Each line of the data is to be output verbatim, with the images removed.

+++ STUDY MATERIAL +++

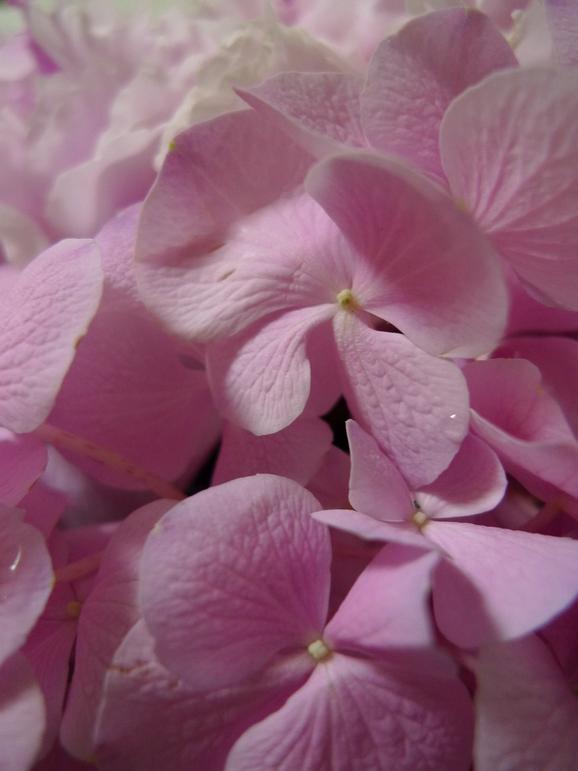 table flower !!!!_a0188798_22124281.jpg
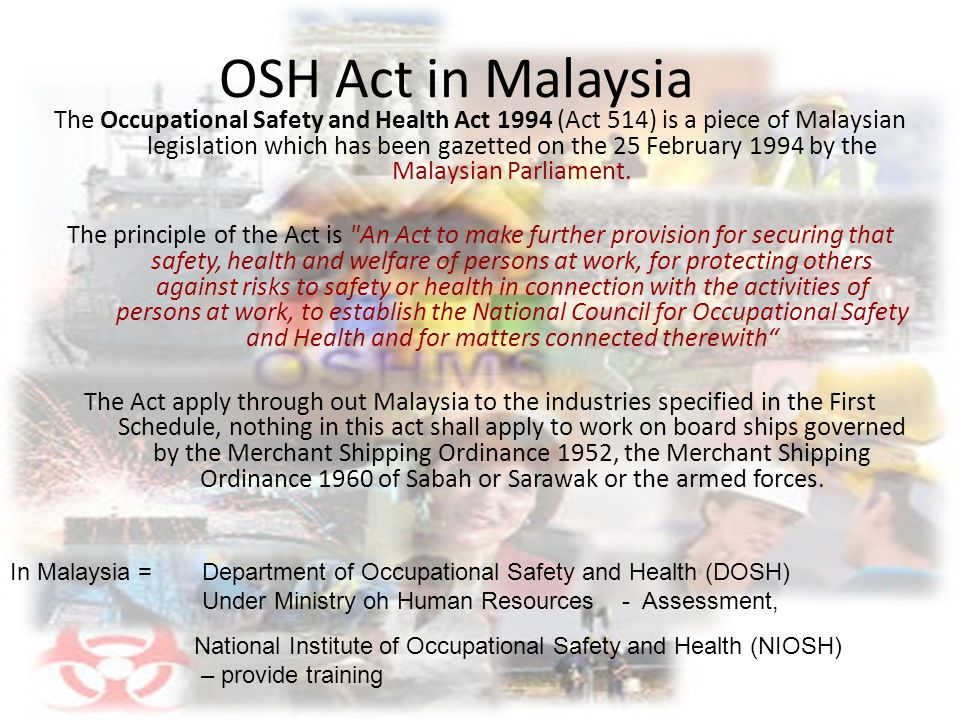 legislative in malaysia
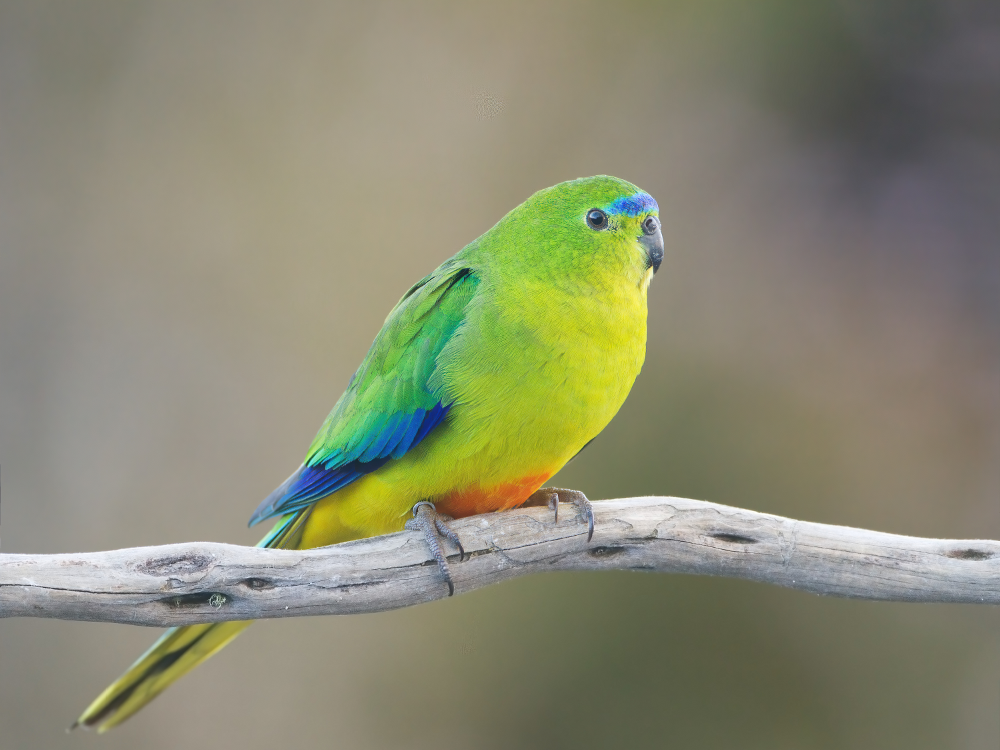 Orange-Bellied Parrot, Female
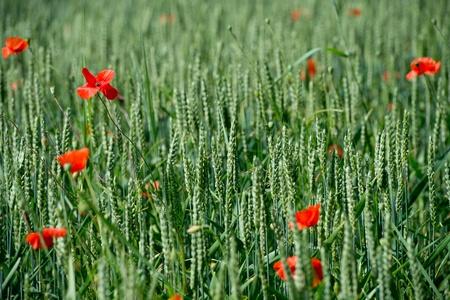 bl: Fleurs - Coquelicots - Bl Stock Photo
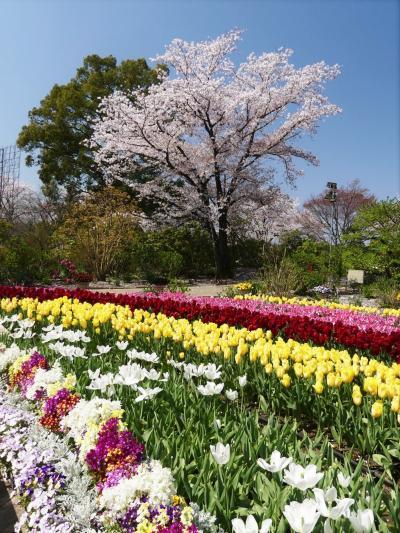 「あしかがフラワーパーク」の春の花まつり_2020_サクラ散り始め、チューリップ見頃終盤、でも綺麗です(栃木県・足利市)
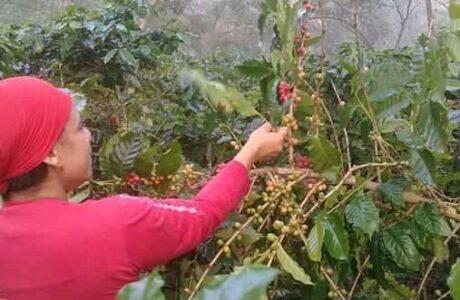 Lluvias aceleran maduración en cafetales de Yateras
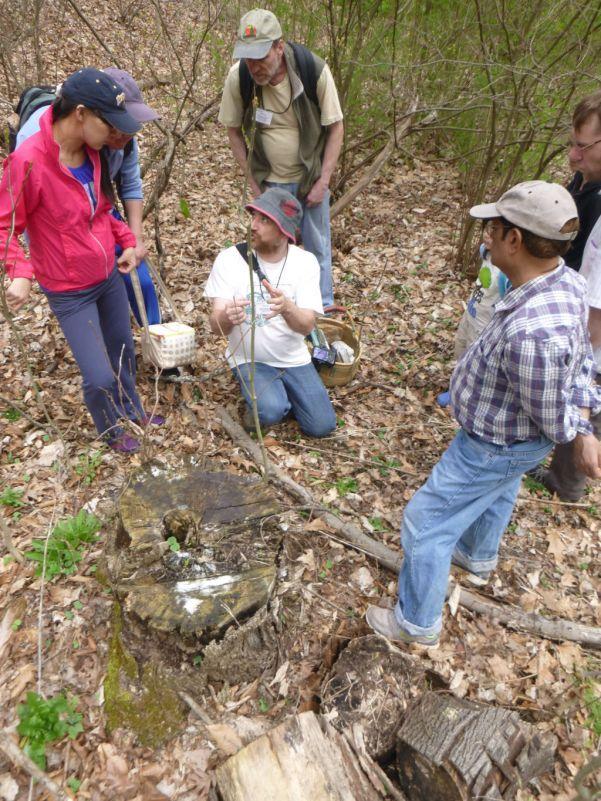 Looking at Armillaria sp. (Honey mushroom ) rhizomorphs. Photo by Alexis Rzewski.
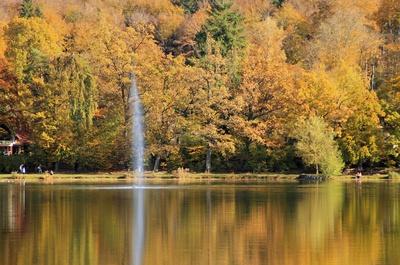 Herbst.Spiegel 03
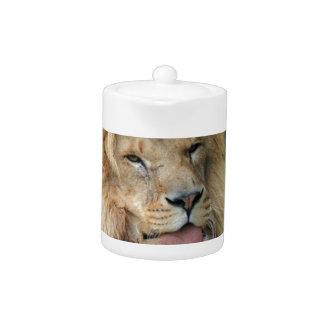 Con clase africano lindo del safari del león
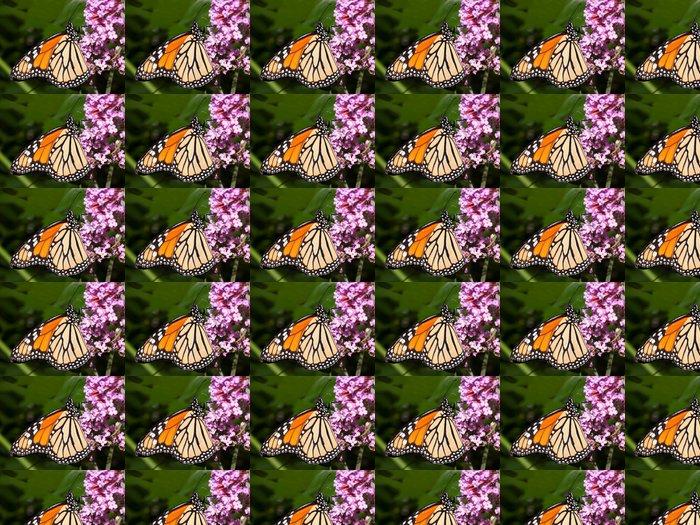Vinylová Tapeta Monarcha krmení motýl na motýlí keř - Témata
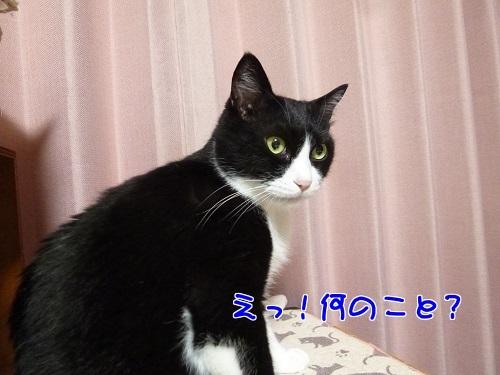 P1780684編集②.jpg
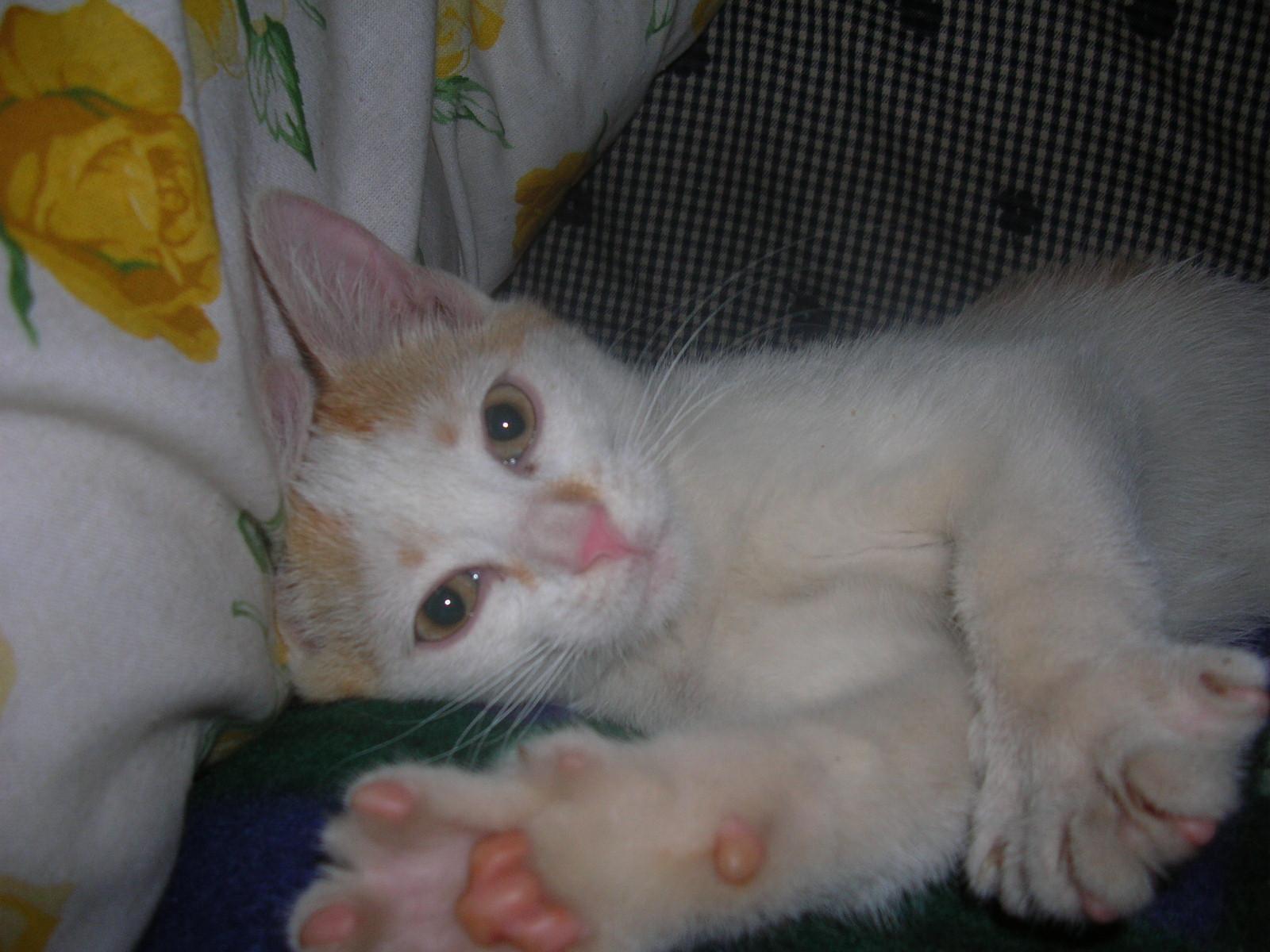 tutti i Vostri gatti  qui-06.06.27_yuri-007.jpg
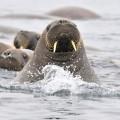 Walrosse © Elke Lindner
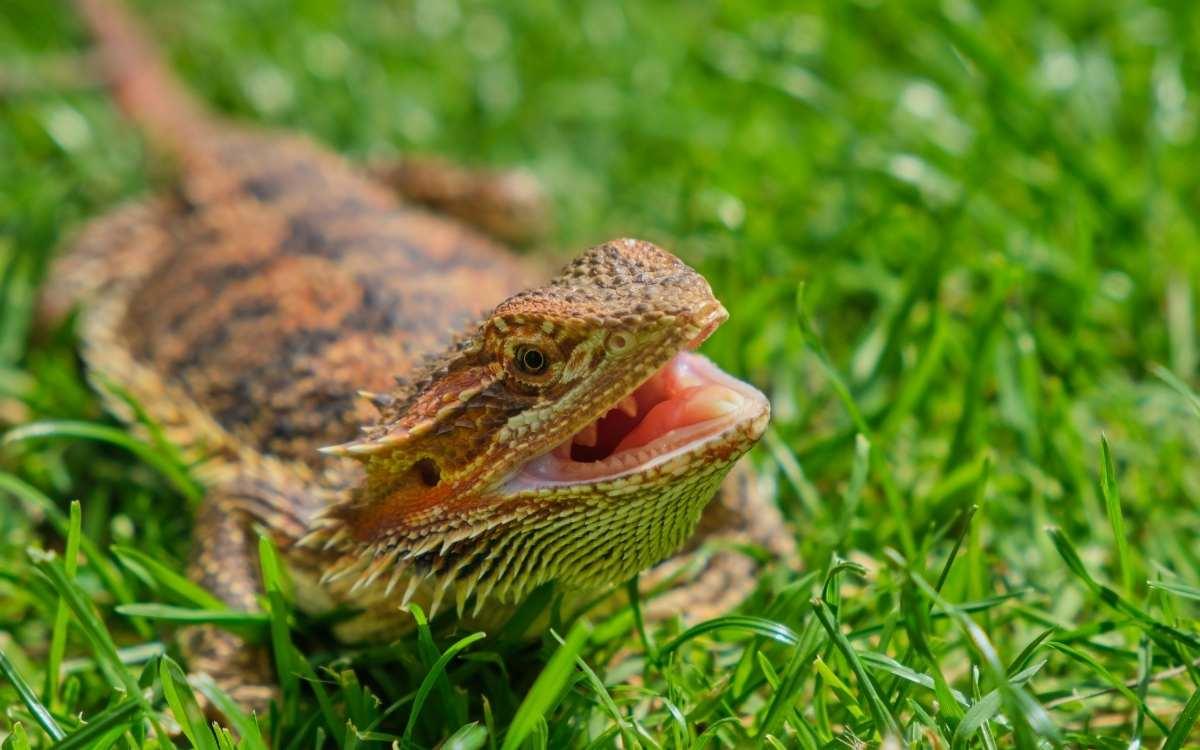 bearded_dragon_white_tongue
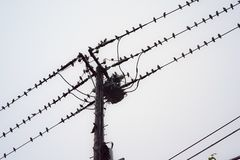 A large number of small birds perching on electric cables in. Tokyo, Japan stock image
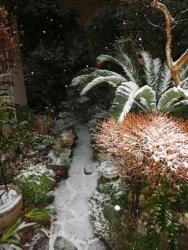2018.01.22 初雪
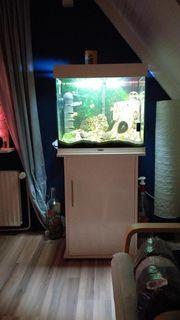 Juwel aquarium mit allem drum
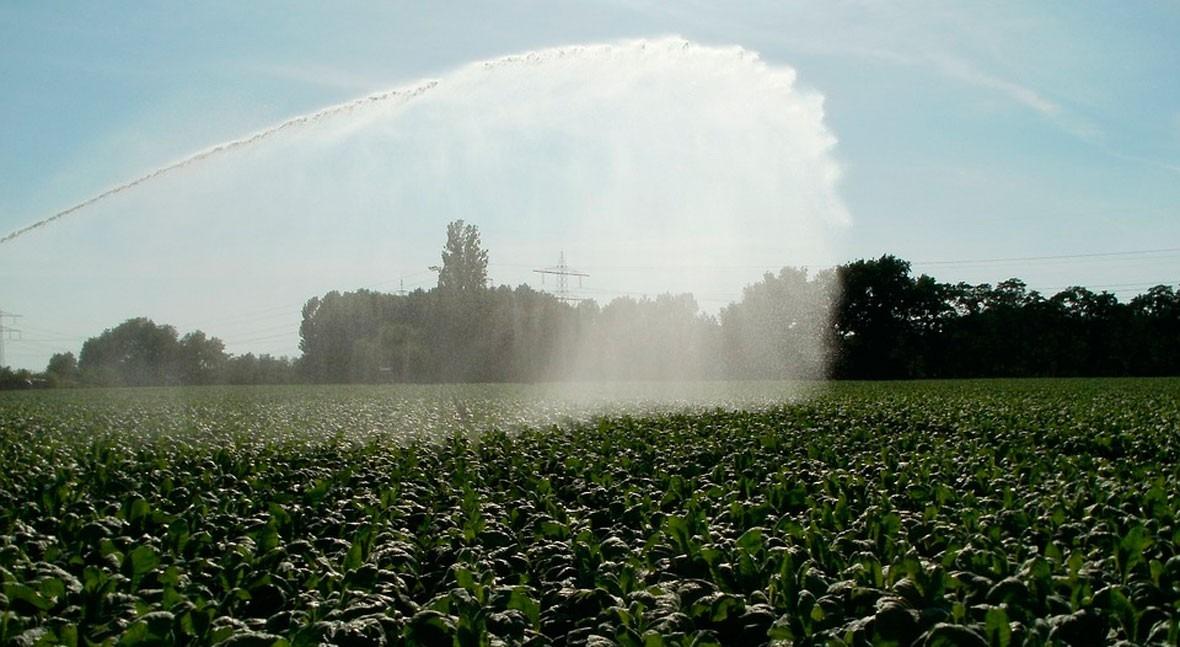 SUEZ Advanced Solutions Spain y Wise Irrisystem, epicentro negocios sector agrícola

+++

### ANSWER BOX:
 table flower !!!!_a0188798_22124281.jpg
 legislative in malaysia
 Orange-Bellied Parrot, Female
 bl: Fleurs - Coquelicots - Bl Stock Photo
 「あしかがフラワーパーク」の春の花まつり_2020_サクラ散り始め、チューリップ見頃終盤、でも綺麗です(栃木県・足利市)
 Lluvias aceleran maduración en cafetales de Yateras
 Looking at Armillaria sp. (Honey mushroom ) rhizomorphs. Photo by Alexis Rzewski.
 Herbst.Spiegel 03
 Con clase africano lindo del safari del león
Vinylová Tapeta Monarcha krmení motýl na motýlí keř - Témata
 P1780684編集②.jpg
 tutti i Vostri gatti  qui-06.06.27_yuri-007.jpg
 Walrosse © Elke Lindner
 bearded_dragon_white_tongue
 A large number of small birds perching on electric cables in. Tokyo, Japan stock image
2018.01.22 初雪
 Juwel aquarium mit allem drum
 SUEZ Advanced Solutions Spain y Wise Irrisystem, epicentro negocios sector agrícola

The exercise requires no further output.